The seducer here is Walt (Bryan Cranston), the creator – in demented Henry Higgins-Pygmalion fashion – of his equally seductive partner crystal meth. Harvested on flat surfaces, the product in its container initially resembles a placid and hypnotic Neptune-ruled aquamarine pool – it’s “crystal blue persuasion,” exactly like the song tells it. And like ripples of water, Neptune imagery was boundlessly spread across several of this season’s episodes.
Walt’s wife Skyler (Anna Gunn) seemed ready to end it all one night when she stared somberly into their pool, an eerie almost radioactive-blue nether region with a life of its own poised to seduce and swallow her into its largeness.

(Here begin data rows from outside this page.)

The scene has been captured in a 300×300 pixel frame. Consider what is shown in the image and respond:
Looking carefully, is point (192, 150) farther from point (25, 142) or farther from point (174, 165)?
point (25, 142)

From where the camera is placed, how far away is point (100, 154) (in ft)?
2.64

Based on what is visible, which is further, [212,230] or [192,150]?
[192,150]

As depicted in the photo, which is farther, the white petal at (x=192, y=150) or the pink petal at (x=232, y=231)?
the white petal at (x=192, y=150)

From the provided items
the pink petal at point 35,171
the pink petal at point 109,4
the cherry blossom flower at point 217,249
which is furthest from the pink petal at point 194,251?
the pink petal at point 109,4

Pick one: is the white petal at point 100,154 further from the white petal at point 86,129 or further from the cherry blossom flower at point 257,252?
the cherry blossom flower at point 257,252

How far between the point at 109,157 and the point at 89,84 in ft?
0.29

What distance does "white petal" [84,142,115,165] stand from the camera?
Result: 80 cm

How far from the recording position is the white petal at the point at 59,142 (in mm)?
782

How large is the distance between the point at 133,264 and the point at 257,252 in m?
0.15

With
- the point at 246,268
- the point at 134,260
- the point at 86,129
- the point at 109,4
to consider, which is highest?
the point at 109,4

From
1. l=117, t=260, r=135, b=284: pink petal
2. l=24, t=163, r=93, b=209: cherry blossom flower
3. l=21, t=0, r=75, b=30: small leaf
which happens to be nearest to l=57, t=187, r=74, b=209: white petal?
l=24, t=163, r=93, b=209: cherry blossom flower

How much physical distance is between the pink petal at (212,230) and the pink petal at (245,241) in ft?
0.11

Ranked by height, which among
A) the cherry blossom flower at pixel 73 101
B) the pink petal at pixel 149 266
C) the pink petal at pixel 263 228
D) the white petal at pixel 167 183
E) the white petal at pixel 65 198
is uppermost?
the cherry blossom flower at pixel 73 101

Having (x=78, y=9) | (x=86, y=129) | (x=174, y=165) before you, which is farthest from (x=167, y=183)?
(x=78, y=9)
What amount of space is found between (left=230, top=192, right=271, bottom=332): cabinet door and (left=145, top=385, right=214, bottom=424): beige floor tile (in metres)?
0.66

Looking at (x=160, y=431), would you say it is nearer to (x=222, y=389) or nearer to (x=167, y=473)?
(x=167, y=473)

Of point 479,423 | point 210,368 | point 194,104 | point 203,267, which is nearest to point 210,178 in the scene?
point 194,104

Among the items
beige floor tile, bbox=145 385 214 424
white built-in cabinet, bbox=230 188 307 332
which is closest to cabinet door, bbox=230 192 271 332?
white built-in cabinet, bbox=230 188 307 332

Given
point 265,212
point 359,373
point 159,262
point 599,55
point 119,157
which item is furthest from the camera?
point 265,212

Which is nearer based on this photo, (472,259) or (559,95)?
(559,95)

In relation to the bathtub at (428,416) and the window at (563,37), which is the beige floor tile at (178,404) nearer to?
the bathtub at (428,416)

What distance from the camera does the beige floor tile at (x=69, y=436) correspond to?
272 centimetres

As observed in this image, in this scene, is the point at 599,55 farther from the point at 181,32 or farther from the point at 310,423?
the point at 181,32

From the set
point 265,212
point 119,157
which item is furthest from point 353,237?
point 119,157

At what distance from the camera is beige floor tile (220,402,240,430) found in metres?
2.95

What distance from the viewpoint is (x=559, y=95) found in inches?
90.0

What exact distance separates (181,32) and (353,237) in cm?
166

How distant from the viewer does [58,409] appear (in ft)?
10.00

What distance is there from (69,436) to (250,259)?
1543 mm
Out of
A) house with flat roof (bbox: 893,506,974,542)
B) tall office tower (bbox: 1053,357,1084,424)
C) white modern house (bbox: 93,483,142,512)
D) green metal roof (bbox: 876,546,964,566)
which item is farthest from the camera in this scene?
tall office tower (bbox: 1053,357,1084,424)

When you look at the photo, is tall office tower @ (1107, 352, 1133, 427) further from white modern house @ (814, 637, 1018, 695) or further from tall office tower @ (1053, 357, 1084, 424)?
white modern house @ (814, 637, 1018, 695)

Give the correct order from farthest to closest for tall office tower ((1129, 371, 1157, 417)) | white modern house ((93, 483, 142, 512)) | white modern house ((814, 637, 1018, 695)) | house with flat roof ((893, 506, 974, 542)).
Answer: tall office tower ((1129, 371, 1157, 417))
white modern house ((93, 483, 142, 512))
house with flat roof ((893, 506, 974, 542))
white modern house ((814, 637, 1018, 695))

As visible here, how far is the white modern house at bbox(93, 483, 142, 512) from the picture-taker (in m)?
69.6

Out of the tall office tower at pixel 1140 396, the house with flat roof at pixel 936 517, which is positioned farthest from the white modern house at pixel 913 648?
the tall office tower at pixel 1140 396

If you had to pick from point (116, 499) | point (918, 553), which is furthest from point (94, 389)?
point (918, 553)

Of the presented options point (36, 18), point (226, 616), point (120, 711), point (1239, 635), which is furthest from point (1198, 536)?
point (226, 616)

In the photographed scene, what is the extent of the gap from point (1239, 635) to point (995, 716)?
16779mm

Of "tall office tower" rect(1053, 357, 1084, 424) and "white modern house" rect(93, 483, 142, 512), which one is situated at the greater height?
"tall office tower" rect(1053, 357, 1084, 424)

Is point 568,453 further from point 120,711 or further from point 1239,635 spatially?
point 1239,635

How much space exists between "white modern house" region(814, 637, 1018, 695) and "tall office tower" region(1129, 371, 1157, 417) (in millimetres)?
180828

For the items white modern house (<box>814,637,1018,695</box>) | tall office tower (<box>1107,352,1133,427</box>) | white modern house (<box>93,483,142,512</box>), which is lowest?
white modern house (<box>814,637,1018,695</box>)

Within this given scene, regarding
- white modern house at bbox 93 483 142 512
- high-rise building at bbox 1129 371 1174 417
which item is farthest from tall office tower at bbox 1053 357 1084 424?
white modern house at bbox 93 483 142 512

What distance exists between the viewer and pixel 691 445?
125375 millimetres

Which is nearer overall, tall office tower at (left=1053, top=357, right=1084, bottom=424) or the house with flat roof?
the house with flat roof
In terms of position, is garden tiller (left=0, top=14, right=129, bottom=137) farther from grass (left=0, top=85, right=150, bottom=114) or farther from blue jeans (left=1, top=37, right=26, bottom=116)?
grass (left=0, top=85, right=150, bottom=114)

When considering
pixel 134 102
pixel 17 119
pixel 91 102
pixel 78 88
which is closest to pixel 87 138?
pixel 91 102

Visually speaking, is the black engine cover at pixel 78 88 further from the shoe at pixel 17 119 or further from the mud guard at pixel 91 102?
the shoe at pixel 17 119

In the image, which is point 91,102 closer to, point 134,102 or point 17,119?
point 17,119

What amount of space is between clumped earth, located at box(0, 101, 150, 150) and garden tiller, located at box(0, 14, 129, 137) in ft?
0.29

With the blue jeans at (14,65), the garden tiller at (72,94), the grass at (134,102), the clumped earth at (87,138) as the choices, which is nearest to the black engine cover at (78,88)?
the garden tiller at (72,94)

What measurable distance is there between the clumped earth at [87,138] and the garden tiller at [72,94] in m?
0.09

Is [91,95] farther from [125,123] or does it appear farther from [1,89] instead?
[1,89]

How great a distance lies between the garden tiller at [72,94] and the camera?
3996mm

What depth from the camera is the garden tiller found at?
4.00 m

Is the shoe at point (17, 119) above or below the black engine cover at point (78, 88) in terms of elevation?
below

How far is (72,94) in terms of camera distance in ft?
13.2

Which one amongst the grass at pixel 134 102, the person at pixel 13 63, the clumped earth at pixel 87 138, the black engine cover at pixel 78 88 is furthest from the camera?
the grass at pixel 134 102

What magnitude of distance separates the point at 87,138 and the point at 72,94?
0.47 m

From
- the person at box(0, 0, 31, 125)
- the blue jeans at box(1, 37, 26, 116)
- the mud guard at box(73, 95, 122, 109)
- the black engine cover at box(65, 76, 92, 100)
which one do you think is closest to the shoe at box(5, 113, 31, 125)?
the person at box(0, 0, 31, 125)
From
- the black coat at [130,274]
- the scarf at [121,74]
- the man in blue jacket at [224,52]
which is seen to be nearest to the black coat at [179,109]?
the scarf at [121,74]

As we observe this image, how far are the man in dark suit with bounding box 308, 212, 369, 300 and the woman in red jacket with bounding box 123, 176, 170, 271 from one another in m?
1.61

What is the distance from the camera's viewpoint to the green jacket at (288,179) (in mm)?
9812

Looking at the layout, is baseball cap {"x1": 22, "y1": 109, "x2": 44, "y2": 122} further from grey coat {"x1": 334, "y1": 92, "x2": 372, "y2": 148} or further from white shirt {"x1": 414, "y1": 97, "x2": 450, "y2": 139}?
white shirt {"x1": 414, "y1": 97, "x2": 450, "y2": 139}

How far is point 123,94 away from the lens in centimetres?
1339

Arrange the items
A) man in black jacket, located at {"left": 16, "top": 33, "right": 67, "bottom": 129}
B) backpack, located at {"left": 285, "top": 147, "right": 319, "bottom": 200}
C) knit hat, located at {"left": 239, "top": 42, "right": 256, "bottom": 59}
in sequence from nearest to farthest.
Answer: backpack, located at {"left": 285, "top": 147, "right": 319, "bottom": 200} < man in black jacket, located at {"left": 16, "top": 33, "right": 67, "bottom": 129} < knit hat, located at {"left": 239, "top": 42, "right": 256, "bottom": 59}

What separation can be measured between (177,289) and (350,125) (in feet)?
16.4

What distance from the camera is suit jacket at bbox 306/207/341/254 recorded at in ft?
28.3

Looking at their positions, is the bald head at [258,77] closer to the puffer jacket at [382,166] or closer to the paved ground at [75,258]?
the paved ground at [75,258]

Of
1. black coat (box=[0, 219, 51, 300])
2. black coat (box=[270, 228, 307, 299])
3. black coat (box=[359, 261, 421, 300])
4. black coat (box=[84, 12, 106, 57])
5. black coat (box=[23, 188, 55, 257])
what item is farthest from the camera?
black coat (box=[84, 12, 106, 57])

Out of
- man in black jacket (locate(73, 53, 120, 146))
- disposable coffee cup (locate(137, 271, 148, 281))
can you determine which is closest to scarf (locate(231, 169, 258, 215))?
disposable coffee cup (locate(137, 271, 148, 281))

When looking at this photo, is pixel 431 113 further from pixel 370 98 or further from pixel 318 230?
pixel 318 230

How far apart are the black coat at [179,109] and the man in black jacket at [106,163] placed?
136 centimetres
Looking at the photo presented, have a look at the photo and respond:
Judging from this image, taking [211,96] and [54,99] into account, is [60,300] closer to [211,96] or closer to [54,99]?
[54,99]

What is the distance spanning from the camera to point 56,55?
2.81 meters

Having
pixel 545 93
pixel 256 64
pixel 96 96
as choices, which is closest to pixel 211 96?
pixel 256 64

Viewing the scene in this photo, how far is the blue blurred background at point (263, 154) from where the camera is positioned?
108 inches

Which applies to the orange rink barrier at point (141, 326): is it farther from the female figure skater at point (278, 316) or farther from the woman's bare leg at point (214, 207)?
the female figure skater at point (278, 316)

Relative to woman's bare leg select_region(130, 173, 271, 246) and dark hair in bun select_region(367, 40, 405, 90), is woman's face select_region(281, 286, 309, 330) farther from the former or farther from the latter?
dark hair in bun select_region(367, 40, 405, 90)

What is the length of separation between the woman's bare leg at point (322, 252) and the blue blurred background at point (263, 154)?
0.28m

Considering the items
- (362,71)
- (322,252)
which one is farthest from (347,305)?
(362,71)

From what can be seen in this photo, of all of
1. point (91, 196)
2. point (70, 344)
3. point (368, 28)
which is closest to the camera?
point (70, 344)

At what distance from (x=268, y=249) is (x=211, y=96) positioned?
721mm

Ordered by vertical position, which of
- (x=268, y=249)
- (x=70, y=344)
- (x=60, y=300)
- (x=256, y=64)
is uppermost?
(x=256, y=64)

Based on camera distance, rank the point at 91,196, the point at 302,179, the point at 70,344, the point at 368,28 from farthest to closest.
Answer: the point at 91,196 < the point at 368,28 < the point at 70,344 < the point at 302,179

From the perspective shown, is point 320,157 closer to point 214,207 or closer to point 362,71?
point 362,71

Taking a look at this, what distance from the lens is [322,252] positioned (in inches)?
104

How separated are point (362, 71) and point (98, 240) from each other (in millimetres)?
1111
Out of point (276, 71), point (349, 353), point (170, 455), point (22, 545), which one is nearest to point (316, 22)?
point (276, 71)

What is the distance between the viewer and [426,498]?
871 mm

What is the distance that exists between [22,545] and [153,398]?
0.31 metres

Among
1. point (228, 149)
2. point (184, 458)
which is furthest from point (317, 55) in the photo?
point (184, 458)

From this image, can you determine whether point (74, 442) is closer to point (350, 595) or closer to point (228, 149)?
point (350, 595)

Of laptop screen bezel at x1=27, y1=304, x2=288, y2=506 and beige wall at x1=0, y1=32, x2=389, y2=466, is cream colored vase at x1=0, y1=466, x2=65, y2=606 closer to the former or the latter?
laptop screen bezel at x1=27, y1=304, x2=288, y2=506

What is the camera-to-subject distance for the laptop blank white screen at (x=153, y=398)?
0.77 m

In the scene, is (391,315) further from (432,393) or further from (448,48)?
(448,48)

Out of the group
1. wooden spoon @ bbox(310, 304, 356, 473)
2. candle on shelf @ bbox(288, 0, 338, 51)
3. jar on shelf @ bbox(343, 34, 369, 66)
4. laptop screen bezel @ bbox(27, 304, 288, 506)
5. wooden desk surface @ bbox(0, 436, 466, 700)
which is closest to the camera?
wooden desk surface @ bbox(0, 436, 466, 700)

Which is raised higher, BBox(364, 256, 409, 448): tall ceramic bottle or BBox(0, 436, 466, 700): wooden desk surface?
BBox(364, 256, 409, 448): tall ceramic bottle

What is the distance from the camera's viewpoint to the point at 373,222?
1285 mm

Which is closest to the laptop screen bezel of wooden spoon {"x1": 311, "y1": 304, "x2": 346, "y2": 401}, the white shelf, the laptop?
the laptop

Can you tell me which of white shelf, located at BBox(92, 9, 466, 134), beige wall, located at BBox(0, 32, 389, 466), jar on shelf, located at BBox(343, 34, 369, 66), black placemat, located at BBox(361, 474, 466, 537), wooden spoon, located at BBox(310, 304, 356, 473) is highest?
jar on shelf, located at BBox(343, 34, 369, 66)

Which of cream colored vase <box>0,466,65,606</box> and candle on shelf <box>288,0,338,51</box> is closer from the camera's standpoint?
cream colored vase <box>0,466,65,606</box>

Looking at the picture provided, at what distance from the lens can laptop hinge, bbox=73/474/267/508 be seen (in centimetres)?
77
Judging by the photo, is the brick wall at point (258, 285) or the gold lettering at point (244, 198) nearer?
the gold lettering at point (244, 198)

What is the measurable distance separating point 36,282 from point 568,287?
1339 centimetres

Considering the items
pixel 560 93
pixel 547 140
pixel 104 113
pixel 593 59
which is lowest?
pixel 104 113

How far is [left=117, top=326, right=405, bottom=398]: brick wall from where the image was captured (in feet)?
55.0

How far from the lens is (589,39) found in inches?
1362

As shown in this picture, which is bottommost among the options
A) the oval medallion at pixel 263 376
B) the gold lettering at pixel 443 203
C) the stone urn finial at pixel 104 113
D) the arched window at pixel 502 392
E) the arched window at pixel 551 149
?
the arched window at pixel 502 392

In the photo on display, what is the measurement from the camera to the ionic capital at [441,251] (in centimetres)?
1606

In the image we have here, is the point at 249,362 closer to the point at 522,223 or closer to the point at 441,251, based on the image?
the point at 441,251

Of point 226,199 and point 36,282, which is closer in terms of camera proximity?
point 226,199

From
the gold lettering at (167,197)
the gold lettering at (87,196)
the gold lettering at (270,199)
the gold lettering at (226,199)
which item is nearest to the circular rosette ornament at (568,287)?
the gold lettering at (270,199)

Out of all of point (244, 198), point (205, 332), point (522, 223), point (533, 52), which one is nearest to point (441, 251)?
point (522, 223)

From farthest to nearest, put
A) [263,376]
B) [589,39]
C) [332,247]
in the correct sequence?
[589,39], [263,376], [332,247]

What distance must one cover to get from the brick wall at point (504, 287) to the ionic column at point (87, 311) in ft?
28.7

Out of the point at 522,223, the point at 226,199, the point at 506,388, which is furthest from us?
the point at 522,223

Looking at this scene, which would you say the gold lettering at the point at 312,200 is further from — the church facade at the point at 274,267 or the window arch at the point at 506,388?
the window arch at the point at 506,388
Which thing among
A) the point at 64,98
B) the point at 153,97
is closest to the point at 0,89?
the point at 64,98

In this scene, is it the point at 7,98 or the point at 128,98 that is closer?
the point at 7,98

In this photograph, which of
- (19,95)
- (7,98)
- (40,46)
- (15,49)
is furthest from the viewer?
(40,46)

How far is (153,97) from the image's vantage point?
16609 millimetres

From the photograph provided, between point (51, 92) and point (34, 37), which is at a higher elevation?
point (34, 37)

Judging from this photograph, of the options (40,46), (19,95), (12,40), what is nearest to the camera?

Walt’s drug-enforcer brother-in-law Hank (Dean Norris) doggedly pursued Heisenberg with a proverbial Neptunian gauze obscuring the truth – until Gale’s inscription to W.W. in a book of Walt Whitman’s poetry helped pull back the veil. Given the direction of this series, make that a shroud. Even Whitman himself figured into the mix. Embracing the Transcendentalist movement, Whitman believed – in the spirit of Neptunian merging and obliterating of boundaries – that one could literally share one’s essence with others.
That book-ended tarantula from the methylamine heist episode? The ancient goddess Athene, who spun fates, once reincarnated as a spider known as Arachne. Will Walt continue to spin or be caught within another Neptunian web that conceals its clever entrapment? And is Walt’s ability to perceive the outside world clearly, as through a glass jar that’s a breakable bubble ripe for the smashing, just like his beauty-pageant-quality meth which is cracked to pieces for commercial exploitation?
Add ricin to the list too. Neptune rules toxicity and poisons, and Lydia narrowly escaped a somewhat organic execution by Walt – a bit of a Czech mate, here. But any evocation of ricin inevitably harkens back to the often drug-addled Jesse (Aaron Paul) and the poisoning of his friend’s son Brock through Walt’s poolside pot of lily of the valley. Neptune’s domain includes exotic plants and this one, containing heart-traumatizing substances, is traditionally known as a witch’s fave.
Over the past four seasons, we’ve watched Walt refine his affinities with Neptune, which rules chemistry. He’s morphed from a forgettable presence as high school chem teacher – he’s perceived as that planet’s signature blur – into the meth-lab magician Heisenberg, with most people in his circle similarly clueless about his most recent identity. But when Walt recently declared, “You know who I am, say my name,” he seemed to have unabashedly thrown his idiosyncratic Heisenberg pork pie hat – deliberately too small for his swelled and still expanding ego – into the ring. My money’s on a ring of fire. Where Pluto lives.